### Extract to read
☆ ☆ ☆ ☆
Saturday, January 21, 2012

And so it begins

Yesterday afternoon we had an initial meeting with our adoption agency who will be conducting our home study.  I had thought this first meeting would be 1 of the 3 meetings required for the home study but it wasn't.  Basically we spent an entire hour and 20 mins signing initial paperwork and going over the many many documents we will need to submit.

There's fingerprints, background checks, in-depth financial records and budgeting, personal references, letters to employers and references from our pastor.  It's incredibly overwhelming that's for certain but I'm thrilled we're moving forward with the adoption plan.

In our state, home studies are good for 3 years and if something significant changes, you only have to do an update which is much less involved and a little less expensive.  This is great because I have always thought adoption would be for us even if we did end up having biological children.  We have adopted children in our family and we can't imagine life without them.  E's brother and his wife adopted internationally a number of years ago.  My niece is the most beautiful child and she adds to much to our family.
☆ ☆ ☆ ☆
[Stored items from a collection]

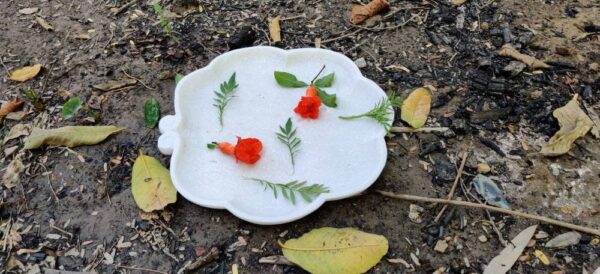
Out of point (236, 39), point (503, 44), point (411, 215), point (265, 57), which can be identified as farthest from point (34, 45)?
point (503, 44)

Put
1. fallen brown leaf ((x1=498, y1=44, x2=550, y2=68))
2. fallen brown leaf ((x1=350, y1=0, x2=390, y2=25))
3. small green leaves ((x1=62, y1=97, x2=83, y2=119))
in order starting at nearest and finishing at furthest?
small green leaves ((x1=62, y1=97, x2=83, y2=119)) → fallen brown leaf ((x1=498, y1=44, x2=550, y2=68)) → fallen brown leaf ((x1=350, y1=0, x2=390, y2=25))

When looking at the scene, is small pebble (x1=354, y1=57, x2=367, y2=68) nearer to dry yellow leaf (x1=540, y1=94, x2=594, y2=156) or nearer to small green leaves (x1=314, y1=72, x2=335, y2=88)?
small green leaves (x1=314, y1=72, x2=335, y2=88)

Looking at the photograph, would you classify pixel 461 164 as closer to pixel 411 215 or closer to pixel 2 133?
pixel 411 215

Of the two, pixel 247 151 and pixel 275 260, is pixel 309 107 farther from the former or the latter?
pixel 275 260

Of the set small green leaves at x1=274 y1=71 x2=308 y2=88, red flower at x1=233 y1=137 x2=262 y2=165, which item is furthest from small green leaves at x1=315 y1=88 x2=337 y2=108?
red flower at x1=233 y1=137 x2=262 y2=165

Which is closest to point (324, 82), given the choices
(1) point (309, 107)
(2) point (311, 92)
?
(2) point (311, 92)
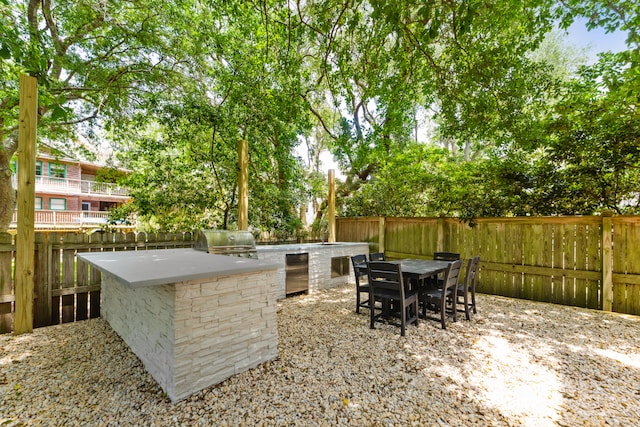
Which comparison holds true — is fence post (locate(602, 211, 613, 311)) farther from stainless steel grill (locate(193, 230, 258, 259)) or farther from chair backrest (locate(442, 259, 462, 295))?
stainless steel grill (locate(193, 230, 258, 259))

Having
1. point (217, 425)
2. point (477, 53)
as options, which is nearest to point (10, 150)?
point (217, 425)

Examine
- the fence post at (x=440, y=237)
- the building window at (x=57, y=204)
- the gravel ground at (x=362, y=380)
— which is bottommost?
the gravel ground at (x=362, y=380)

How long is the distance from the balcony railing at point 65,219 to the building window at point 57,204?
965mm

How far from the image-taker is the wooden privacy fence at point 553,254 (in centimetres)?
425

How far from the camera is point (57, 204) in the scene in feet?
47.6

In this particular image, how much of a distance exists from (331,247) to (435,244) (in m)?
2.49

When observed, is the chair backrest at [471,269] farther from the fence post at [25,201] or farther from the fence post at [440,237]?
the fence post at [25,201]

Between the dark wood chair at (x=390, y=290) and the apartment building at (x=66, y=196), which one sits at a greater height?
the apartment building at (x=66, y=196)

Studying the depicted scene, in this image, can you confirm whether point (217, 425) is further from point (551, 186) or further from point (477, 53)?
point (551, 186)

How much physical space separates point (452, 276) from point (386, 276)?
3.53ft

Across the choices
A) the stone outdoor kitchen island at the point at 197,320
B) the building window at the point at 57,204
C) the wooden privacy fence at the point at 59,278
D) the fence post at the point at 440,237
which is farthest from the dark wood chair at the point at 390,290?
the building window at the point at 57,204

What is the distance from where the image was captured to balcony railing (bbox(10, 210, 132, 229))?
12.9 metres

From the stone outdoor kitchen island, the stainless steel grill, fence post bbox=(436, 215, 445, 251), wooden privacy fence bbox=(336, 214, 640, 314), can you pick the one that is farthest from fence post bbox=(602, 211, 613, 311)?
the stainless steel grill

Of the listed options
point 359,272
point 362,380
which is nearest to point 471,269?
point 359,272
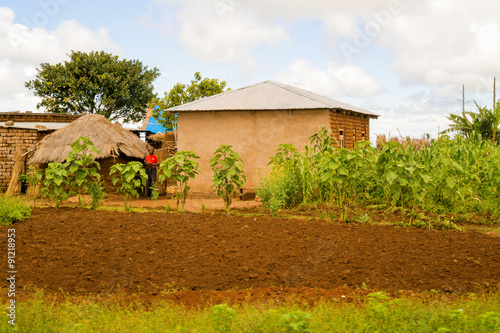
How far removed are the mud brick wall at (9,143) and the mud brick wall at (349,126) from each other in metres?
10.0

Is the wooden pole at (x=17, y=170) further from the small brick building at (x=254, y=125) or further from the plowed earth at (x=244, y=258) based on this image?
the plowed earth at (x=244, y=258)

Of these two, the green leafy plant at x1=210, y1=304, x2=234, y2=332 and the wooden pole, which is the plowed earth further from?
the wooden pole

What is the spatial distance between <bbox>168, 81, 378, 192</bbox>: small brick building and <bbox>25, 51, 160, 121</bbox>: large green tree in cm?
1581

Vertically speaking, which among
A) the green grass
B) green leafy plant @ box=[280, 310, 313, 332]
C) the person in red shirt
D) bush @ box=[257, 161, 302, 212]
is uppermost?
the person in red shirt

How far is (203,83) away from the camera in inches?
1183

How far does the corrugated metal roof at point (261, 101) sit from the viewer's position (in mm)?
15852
☆ ☆ ☆ ☆
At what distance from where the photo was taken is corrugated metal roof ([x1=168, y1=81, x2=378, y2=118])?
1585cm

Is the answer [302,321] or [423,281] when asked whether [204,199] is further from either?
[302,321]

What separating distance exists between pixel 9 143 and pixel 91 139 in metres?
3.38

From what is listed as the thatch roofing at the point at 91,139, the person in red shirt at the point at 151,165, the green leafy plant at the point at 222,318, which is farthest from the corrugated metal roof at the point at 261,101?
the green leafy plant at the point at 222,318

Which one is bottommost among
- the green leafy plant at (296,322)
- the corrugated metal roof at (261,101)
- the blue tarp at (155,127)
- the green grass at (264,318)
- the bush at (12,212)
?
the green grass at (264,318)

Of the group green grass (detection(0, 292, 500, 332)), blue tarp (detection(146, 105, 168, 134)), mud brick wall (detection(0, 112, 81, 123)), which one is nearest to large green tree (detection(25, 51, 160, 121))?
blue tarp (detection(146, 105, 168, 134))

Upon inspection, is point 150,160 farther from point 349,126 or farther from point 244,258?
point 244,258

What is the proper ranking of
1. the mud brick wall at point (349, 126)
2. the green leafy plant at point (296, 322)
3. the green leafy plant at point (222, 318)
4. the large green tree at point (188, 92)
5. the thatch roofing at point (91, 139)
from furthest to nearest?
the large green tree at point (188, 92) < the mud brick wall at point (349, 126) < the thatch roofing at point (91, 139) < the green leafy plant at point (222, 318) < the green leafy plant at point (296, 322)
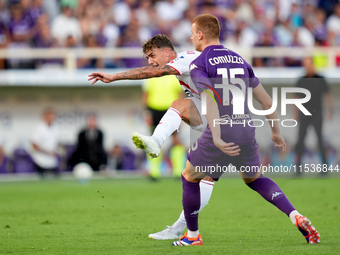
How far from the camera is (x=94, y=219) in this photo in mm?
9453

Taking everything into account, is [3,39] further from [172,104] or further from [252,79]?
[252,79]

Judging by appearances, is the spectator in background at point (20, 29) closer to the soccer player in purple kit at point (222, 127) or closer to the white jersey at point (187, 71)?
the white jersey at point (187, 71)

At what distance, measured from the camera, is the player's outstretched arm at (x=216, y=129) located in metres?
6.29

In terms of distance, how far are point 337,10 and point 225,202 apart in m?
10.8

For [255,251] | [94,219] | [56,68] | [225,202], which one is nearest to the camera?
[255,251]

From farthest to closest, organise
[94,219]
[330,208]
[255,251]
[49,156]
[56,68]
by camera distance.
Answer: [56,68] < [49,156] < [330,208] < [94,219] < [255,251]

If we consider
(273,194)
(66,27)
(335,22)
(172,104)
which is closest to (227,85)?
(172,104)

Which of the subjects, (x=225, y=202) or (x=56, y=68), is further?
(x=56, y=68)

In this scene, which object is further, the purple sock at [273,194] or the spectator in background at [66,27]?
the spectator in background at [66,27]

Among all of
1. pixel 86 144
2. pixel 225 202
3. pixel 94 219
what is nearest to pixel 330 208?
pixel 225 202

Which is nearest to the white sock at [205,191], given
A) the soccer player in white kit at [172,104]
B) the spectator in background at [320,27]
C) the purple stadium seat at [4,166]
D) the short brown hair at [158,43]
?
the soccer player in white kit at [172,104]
☆ ☆ ☆ ☆
### Activity 1
Translate this sentence from the adoption blog post into Spanish: "We have adopted children in our family and we can't imagine life without them."
### Activity 2
Resume the adoption blog post, picking up right after its final sentence.
These rows have no connection to the adoption blog post.

### Written answer 1
Tenemos niños adoptados en nuestra familia y no podemos imaginar la vida sin ellos.

### Written answer 2
We made an appointment for our first true home study meeting for next Thursday. I was definitely surprised as to how quickly they moved. I thought it would be another 2-3 weeks before we met again, but nope...next Thursday it is.  I think it scared E a little that the meeting was going to happen so quickly.  I know he's on board with adoption, but I think it made him a little nervous to be moving ahead so quickly knowing that there's still a slim chance I could be pregnant. 

This afternoon, a few of the gals from my infertility support group are headed to lunch. I've been looking forward to it since the email went around asking if anyone was interested.  I think they'll be about 9 of us at lunch.  Sometimes, most times in fact - it's just nice to be around people who really "get it." I don't have to pretend, they all understand what it's like to live in the hell of uncertainty.